La banda de Santutxu (Bilbao) es otro ejemplo que constata una de las realidades musicales más evidentes de la Península: Euskadi es con diferencia su mejor y más prolífica cantera de músicos, grupos y solistas. Empiezo esta reseña con esta (mi) opinión (por no decir realidad más que objetiva) porque creo que tiene mucho mérito que de un territorio tan pequeño hayan surgido y sigan surgiendo proyectos musicales como churros, de tan enorme calidad, talento, frescura y originalidad, englobados en todo tipo de géneros y revitalizando todo tipo de sonidos y estilos. De hecho, sin echar la vista atrás y centrándome únicamente en grupos coetáneos, a vuelapluma me vienen a la mente decenas de nombres tan indispensables como: Barricada (¿se separarán realmente?), We Are Standard, Berri Txarrak, Txarrena, Betagarri, Su Ta Gar, Doctor Deseo, Sociedad Alkoholika, Fermín Muguruza, Ruper Ordorika, Fito y Fitipaldis, Pi.L.T., Atom Rhumba, Señor No… Listado ante el que solo puedo mostrar desde este humilde blog mi más sincera admiración y reconocimiento.

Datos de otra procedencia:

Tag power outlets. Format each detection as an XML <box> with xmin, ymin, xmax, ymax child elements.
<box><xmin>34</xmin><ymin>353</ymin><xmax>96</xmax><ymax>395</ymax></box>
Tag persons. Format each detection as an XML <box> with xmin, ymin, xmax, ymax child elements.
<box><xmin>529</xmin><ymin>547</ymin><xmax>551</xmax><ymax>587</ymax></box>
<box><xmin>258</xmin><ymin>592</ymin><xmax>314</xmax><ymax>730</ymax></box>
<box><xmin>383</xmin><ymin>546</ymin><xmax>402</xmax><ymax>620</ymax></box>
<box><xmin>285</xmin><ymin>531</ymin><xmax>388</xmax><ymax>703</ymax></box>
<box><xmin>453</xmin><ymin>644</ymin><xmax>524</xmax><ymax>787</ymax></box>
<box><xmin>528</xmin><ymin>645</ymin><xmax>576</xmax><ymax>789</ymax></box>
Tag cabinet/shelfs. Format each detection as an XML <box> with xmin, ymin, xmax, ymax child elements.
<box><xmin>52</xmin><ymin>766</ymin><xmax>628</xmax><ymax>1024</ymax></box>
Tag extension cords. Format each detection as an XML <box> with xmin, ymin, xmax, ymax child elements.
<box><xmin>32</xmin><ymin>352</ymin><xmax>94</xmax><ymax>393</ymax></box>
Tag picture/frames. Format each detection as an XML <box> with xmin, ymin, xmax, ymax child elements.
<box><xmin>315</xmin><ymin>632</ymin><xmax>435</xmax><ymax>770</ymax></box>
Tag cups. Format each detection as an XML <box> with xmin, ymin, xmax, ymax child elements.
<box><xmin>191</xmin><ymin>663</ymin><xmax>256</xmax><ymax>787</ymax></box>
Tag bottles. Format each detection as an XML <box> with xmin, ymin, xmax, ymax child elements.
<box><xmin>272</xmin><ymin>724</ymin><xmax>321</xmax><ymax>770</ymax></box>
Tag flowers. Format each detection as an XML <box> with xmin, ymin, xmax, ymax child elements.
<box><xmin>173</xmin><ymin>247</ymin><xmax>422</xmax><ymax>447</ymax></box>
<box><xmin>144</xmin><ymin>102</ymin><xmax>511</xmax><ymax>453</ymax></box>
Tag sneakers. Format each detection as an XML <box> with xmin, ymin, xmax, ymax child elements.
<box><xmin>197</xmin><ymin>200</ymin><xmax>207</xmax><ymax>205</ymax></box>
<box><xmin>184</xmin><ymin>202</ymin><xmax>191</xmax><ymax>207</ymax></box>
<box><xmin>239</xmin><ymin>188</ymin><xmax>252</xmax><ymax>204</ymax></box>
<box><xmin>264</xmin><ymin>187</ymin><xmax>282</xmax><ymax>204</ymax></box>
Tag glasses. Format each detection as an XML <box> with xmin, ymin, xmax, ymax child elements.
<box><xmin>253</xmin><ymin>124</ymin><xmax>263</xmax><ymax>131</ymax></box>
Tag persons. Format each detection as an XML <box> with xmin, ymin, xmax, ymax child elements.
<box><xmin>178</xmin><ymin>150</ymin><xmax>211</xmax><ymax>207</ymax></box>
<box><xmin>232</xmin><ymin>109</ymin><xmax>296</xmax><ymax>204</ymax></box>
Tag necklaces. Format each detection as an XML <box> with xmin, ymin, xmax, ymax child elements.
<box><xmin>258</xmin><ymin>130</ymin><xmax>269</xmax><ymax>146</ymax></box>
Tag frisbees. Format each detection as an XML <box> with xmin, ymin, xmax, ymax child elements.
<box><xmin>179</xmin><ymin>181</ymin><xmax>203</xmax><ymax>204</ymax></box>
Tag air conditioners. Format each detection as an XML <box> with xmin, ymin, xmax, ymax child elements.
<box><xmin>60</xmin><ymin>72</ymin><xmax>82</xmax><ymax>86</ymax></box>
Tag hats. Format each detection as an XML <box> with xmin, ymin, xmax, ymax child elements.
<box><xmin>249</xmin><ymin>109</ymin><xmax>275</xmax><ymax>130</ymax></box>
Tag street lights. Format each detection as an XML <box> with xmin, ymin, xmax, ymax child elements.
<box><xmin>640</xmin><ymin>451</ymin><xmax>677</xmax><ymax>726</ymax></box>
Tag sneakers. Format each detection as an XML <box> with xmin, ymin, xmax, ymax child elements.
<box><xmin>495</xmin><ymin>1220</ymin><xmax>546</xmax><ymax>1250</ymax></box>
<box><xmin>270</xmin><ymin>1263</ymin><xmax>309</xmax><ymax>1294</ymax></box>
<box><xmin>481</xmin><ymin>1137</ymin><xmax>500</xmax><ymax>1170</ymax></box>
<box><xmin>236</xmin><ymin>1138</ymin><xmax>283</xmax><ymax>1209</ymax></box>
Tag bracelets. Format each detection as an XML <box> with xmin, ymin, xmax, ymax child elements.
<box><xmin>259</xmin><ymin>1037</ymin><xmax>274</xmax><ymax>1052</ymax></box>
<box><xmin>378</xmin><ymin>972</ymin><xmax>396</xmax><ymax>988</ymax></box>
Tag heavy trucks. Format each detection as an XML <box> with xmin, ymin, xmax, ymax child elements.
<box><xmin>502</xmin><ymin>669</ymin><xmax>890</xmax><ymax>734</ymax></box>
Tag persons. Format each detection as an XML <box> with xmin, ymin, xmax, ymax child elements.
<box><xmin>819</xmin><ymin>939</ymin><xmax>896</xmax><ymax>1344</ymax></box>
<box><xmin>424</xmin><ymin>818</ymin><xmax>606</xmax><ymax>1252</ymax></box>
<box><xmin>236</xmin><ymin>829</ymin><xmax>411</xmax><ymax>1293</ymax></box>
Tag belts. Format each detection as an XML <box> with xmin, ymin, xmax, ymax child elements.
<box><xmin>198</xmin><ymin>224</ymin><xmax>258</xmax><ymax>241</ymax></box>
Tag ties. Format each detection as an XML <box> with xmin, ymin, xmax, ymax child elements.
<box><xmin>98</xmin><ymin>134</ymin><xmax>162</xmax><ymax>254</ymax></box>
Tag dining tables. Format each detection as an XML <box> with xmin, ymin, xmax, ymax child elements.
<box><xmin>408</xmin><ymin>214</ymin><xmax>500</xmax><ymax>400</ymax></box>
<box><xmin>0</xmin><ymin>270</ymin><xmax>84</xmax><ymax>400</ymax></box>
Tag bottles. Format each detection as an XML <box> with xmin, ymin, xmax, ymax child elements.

Centrándome ya en The Cherry Boppers en particular, vaya por delante que para mi es una de las mejores bandas de jazz funk, soul y música de raíz negra que hay en nuestro territorio. Esto es así porque poseen una facilidad pasmosa para mezclar estos géneros con otros estilos (base rockera evidente, pinceladas de acid jazz, toques de blues y altas dosis de psicodelia) lo que provoca un abanico de sonoridades que engrandecen sobremanera el resultado final. También porque son una de las bandas que mejor fusionan metales con cuerdas en la actualidad. Y sobre todo, porque tienen una facilidad asombrosa para generar hitazos a cascoporro, de esos que desatan pasiones e inundan de ardor y sudor las pistas de baile.
Este asombroso puzzle de sonidos explosivos, gran dinamismo y ritmo frenético es el resultado de unir seis piezas maestras: el ímpetu de “Ignatius Johnny” al tocar su hammond de forma infernal, la rotundidad de “Txefo K-Billy” y “Rambo The Street King” a la batería y al bajo respectivamente, los desaforados sonidos extraídos por “Willy Calambres Wallace” de su saxo, la contundencia de “Art LaRoque” al trombón y sobre todo, la suficiencia con la que “Xixo Yantani” consigue extraer de su guitarra, riffs abrasivos y punzantes en la onda del lisérgico Santana de los inicios y del estratosférico Charles Pitts (guitarrista del álbum “Shaft” grabado en 1971 por Isaac Hayes), provocando un éxtasis continuo en el oyente.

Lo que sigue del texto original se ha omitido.